INSTRUCTION —
Rewrite all of the following entries, swapping every instance of "camera" for "observer" and changing nothing else.

* Begin *

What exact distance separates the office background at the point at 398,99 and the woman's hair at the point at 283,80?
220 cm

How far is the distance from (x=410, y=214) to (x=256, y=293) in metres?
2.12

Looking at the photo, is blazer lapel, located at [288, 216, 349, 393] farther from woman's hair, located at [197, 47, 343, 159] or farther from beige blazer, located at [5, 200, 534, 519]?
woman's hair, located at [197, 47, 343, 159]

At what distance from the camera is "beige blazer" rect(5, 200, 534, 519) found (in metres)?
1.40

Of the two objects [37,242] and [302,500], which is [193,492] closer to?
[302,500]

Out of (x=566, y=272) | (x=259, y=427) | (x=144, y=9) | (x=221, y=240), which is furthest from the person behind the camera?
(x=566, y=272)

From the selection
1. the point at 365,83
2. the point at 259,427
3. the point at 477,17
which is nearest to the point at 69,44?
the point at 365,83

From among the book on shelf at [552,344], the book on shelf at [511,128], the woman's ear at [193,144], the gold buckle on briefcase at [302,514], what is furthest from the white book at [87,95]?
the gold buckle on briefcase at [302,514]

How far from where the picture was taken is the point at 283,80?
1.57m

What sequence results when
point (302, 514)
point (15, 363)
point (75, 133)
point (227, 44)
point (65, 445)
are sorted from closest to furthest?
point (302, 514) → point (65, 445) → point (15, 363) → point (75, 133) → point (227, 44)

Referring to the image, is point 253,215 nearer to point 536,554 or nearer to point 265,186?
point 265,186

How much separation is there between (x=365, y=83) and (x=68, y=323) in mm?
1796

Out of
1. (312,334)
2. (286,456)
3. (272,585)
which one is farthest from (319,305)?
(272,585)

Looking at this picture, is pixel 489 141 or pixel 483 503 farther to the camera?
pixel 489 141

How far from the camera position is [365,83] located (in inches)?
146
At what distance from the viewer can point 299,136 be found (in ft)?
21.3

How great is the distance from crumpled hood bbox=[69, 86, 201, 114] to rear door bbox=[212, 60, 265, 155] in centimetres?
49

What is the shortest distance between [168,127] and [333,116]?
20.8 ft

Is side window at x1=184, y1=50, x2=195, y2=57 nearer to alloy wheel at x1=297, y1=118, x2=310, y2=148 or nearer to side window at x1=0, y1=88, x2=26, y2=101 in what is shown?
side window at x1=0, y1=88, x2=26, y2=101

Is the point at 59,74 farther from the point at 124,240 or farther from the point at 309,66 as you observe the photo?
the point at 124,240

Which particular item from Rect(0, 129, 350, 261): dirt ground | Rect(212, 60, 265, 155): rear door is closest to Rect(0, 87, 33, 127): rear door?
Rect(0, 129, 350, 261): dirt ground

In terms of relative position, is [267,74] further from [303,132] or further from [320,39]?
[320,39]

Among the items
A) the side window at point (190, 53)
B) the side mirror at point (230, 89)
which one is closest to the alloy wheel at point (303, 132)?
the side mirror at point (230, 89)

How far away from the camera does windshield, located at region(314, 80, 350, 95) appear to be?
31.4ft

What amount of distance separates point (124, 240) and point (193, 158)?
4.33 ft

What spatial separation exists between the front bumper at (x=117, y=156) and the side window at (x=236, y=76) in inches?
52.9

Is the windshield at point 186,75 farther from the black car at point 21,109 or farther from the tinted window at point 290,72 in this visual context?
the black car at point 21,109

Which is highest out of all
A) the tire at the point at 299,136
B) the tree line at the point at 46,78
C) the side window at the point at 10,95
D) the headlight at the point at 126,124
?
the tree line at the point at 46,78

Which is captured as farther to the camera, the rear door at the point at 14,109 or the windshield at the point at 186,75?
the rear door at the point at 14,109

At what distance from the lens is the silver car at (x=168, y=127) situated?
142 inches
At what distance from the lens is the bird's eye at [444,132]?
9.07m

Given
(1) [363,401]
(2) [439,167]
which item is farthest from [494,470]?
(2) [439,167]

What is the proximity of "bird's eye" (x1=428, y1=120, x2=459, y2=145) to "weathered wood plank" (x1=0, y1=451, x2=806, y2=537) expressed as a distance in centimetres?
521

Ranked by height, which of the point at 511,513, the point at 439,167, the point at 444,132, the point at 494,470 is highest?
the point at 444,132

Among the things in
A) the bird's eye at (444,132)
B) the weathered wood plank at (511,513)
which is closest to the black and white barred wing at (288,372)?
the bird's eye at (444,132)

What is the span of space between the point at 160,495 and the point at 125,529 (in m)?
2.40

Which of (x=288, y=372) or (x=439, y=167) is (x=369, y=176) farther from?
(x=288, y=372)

* End *

ANSWER TO THE TASK —
What exact distance separates the office background at the point at 398,99 and the woman's hair at the point at 283,80?
220 cm

How far is the distance from (x=410, y=214) to (x=256, y=293) in metres?
2.12

Looking at the photo, is blazer lapel, located at [288, 216, 349, 393] farther from woman's hair, located at [197, 47, 343, 159] or farther from beige blazer, located at [5, 200, 534, 519]?
woman's hair, located at [197, 47, 343, 159]

At what distance from the observer is "beige blazer" rect(5, 200, 534, 519) found (in metres)?
1.40

Of the two objects [37,242] and [302,500], which is [193,492] closer to?
[302,500]

Out of (x=566, y=272) | (x=259, y=427) | (x=144, y=9) | (x=221, y=240), which is furthest from the person behind the observer?
(x=566, y=272)

From the selection
1. the point at 365,83
2. the point at 259,427
3. the point at 477,17
which is nearest to the point at 69,44?
the point at 365,83

From among the book on shelf at [552,344], the book on shelf at [511,128], the woman's ear at [193,144], the gold buckle on briefcase at [302,514], what is furthest from the white book at [87,95]?
the gold buckle on briefcase at [302,514]

How far from where the picture was taken is the point at 283,80?
1.57m

What sequence results when
point (302, 514)
point (15, 363)
point (75, 133)
point (227, 44)
point (65, 445)
are sorted from closest to furthest?
point (302, 514) → point (65, 445) → point (15, 363) → point (75, 133) → point (227, 44)

Referring to the image, is point 253,215 nearer to point 536,554 or nearer to point 265,186?
point 265,186

How much separation is there between (x=365, y=83) and (x=68, y=323) in mm?
1796

Out of
1. (312,334)
2. (286,456)
3. (272,585)
which one is farthest from (319,305)?
(272,585)

Looking at this picture, is pixel 489 141 or pixel 483 503 farther to the observer?
pixel 489 141

How far from the observer position is [365,83] located (in inches)?
146
At what distance from the viewer can point 299,136 be found (in ft)?
21.3

How great is the distance from crumpled hood bbox=[69, 86, 201, 114] to rear door bbox=[212, 60, 265, 155] in centimetres?
49

What is the shortest distance between [168,127] and [333,116]?
20.8 ft

Is side window at x1=184, y1=50, x2=195, y2=57 nearer to alloy wheel at x1=297, y1=118, x2=310, y2=148 or nearer to side window at x1=0, y1=88, x2=26, y2=101 in what is shown?
side window at x1=0, y1=88, x2=26, y2=101

Is the point at 59,74 farther from the point at 124,240 or farther from the point at 309,66 as you observe the photo?
the point at 124,240

Which particular item from Rect(0, 129, 350, 261): dirt ground | Rect(212, 60, 265, 155): rear door is closest to Rect(0, 87, 33, 127): rear door?
Rect(0, 129, 350, 261): dirt ground

In terms of relative position, is [267,74] further from [303,132] or further from [320,39]?
[320,39]

Among the items
A) the side window at point (190, 53)
B) the side mirror at point (230, 89)
which one is closest to the alloy wheel at point (303, 132)?
the side mirror at point (230, 89)

How far away from the observer does windshield, located at region(314, 80, 350, 95) appear to be?
31.4ft

What amount of distance separates point (124, 240) and point (193, 158)?
4.33 ft

What spatial separation exists between the front bumper at (x=117, y=156) and the side window at (x=236, y=76) in inches?
52.9

Is the windshield at point 186,75 farther from the black car at point 21,109 or farther from the tinted window at point 290,72 in this visual context?
the black car at point 21,109

Which is highest out of all
A) the tire at the point at 299,136
B) the tree line at the point at 46,78
C) the side window at the point at 10,95
D) the headlight at the point at 126,124
?
the tree line at the point at 46,78

Which is captured as farther to the observer, the rear door at the point at 14,109 or the windshield at the point at 186,75?
the rear door at the point at 14,109

At what distance from the lens is the silver car at (x=168, y=127) situated?
142 inches
At what distance from the lens is the bird's eye at [444,132]?
9.07m

Given
(1) [363,401]
(2) [439,167]
which item is farthest from [494,470]?
(2) [439,167]

What is the proximity of "bird's eye" (x1=428, y1=120, x2=459, y2=145) to "weathered wood plank" (x1=0, y1=451, x2=806, y2=537) expressed as a distance in centimetres?
521

Ranked by height, which of the point at 511,513, the point at 439,167, the point at 444,132, the point at 494,470 is highest?
the point at 444,132

Among the things in
A) the bird's eye at (444,132)
B) the weathered wood plank at (511,513)
which is closest to the black and white barred wing at (288,372)?
the bird's eye at (444,132)

What is the span of space between the point at 160,495 and the point at 125,529 (in m)?
2.40

Which of (x=288, y=372) or (x=439, y=167) is (x=369, y=176) farther from?
(x=288, y=372)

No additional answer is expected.